Source data

================================

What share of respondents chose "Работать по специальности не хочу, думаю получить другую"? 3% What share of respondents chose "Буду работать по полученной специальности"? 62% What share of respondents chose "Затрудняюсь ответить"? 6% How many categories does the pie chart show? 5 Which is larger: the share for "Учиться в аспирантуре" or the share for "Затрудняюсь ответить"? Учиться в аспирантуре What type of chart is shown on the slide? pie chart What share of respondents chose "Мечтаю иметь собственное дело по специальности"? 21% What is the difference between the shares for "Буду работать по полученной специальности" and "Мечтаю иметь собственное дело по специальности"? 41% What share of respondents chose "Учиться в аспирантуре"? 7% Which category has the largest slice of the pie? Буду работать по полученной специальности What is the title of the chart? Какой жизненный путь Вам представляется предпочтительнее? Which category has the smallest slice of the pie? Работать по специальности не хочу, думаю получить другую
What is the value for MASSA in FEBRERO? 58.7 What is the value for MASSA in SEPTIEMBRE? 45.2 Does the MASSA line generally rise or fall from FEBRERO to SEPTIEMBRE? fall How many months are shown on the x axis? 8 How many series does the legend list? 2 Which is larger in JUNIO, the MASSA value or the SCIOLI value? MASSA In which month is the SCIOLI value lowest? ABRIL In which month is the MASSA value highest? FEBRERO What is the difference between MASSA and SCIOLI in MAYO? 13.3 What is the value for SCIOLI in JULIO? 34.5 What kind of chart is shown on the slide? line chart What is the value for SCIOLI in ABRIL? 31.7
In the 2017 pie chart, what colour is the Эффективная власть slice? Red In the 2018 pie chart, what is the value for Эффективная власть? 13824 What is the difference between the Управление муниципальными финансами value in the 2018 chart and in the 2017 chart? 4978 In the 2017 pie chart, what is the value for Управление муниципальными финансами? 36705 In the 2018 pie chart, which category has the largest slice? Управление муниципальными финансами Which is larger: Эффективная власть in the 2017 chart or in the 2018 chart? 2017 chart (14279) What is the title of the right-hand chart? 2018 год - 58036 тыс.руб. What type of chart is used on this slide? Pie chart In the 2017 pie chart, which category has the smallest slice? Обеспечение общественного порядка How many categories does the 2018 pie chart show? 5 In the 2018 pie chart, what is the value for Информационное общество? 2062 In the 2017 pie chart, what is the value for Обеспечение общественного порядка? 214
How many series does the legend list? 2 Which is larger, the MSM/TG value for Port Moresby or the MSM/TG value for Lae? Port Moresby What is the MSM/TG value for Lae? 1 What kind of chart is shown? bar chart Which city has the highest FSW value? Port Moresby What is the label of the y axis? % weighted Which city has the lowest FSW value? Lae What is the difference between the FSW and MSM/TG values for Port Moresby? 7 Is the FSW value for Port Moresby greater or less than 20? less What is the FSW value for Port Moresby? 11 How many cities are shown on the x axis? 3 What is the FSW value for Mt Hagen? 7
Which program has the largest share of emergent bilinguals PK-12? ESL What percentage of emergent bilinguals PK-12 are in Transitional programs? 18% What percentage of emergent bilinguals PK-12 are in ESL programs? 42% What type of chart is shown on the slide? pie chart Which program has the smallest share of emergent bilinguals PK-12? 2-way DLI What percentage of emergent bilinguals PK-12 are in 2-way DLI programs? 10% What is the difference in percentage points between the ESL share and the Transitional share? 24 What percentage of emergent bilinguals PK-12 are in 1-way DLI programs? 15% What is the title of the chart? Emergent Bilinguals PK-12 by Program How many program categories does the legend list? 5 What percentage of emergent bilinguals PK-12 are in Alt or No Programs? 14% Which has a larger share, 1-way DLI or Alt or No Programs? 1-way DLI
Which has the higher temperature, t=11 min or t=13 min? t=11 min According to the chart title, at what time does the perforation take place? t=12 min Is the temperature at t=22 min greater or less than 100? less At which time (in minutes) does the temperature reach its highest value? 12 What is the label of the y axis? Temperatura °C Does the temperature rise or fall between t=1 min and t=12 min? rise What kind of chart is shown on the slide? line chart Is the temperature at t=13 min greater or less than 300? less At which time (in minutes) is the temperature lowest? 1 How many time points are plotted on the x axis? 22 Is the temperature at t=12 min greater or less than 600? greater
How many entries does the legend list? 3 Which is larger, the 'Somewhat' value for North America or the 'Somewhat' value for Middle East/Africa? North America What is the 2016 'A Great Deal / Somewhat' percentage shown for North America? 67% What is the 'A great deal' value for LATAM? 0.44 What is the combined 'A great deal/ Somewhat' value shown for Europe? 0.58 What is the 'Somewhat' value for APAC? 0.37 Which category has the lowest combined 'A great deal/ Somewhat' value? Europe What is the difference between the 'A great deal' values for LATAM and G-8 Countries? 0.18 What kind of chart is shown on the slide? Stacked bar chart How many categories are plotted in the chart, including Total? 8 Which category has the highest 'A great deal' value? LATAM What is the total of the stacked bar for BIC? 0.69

================================

Give back, word for word, everything from the start of the records down to the line containing "What is the value for MASSA in FEBRERO?", including that line.

▶ _Result of this exercise_
What share of respondents chose "Работать по специальности не хочу, думаю получить другую"? 3% What share of respondents chose "Буду работать по полученной специальности"? 62% What share of respondents chose "Затрудняюсь ответить"? 6% How many categories does the pie chart show? 5 Which is larger: the share for "Учиться в аспирантуре" or the share for "Затрудняюсь ответить"? Учиться в аспирантуре What type of chart is shown on the slide? pie chart What share of respondents chose "Мечтаю иметь собственное дело по специальности"? 21% What is the difference between the shares for "Буду работать по полученной специальности" and "Мечтаю иметь собственное дело по специальности"? 41% What share of respondents chose "Учиться в аспирантуре"? 7% Which category has the largest slice of the pie? Буду работать по полученной специальности What is the title of the chart? Какой жизненный путь Вам представляется предпочтительнее? Which category has the smallest slice of the pie? Работать по специальности не хочу, думаю получить другую
What is the value for MASSA in FEBRERO? 58.7 What is the value for MASSA in SEPTIEMBRE? 45.2 Does the MASSA line generally rise or fall from FEBRERO to SEPTIEMBRE? fall How many months are shown on the x axis? 8 How many series does the legend list? 2 Which is larger in JUNIO, the MASSA value or the SCIOLI value? MASSA In which month is the SCIOLI value lowest? ABRIL In which month is the MASSA value highest? FEBRERO What is the difference between MASSA and SCIOLI in MAYO? 13.3 What is the value for SCIOLI in JULIO? 34.5 What kind of chart is shown on the slide? line chart What is the value for SCIOLI in ABRIL? 31.7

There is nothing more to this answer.